_THE PROBLEM_:
Answer these questions from the passage on drug regulation:
(a) What two conditions does it name as examples a drug might treat?
(b) What does it call the new de facto role of physicians?
(c) What does it say the FDA process requires testing for?

Imagine a world in which the pharmaceutical industry were permitted to develop drugs, then bring them directly to market, no regulatory process required. They develop a drug to treat a specific condition, like toe fungus or depression, then introduce it to market for pharmacies to sell and physicians to promote (since that is now the new de facto role of physicians: drug marketers). No FDA application required. The developer might have performed the usual phase 1, 2, and 3 clinical trials, they might have not. They can just bring it to market, no questions asked about safety, efficacy, or suitability for human consumption.

Imagine the mess that would result. It would be pure profiteering and marketing.

While the FDA process is far from perfect, it does introduce a level of scrutiny, a requirement to test for safety and, to some degree, efficacy. Anyone who has contributed to these sorts of trials or seen the incredible reams of paperwork filed for an FDA New Drug Applications knows how demanding these requirements can be.

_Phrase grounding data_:
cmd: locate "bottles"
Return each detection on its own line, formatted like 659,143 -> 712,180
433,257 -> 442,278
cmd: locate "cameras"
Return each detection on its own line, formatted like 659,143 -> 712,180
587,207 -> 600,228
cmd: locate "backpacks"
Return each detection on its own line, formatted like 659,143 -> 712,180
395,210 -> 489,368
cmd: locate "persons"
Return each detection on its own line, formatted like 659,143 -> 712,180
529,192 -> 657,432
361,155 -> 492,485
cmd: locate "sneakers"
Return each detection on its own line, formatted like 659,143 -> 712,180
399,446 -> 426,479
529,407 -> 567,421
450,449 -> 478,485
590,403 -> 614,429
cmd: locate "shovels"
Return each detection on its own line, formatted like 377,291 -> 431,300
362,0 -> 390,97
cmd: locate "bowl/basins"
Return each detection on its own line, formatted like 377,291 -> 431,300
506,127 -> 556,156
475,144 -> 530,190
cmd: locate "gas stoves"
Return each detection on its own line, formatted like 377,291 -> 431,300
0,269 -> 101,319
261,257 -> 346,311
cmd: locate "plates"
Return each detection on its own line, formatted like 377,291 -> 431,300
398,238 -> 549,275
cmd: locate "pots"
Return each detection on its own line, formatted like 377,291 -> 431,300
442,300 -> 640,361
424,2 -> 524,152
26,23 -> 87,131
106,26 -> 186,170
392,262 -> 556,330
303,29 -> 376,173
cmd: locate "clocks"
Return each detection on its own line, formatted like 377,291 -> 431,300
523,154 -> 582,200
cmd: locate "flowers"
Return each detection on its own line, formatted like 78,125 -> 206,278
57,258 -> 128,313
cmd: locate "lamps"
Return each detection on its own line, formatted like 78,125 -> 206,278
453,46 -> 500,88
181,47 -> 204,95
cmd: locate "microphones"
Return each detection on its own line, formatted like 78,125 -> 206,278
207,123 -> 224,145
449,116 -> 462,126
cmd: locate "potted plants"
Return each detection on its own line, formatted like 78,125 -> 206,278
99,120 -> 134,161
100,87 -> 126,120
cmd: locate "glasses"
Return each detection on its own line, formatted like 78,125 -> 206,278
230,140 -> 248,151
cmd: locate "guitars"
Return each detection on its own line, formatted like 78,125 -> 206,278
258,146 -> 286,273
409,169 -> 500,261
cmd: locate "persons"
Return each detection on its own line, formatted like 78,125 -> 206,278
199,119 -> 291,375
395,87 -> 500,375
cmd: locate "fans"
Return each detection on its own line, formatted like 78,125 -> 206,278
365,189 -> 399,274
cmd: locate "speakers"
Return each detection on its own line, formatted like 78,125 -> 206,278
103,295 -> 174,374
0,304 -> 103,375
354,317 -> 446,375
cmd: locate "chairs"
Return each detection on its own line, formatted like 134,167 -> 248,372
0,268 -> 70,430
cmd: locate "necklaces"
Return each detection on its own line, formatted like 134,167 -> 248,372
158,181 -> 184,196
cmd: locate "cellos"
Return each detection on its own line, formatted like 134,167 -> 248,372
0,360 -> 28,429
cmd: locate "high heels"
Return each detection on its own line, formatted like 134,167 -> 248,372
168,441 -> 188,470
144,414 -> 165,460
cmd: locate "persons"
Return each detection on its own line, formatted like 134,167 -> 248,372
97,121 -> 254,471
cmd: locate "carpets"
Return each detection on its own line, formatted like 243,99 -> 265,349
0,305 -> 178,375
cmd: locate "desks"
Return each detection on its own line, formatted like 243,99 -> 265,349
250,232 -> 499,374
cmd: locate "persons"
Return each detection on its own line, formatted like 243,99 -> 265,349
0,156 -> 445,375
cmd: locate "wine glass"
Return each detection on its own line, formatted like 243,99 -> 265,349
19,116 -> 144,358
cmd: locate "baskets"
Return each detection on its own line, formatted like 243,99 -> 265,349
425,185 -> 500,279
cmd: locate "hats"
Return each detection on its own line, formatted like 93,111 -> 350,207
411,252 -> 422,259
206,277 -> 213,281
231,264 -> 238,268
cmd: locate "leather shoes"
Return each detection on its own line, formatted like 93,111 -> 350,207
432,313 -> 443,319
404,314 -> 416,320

_TASK SOLUTION_:
(a) Toe fungus and depression.
(b) Drug marketers.
(c) Safety and, to some degree, efficacy.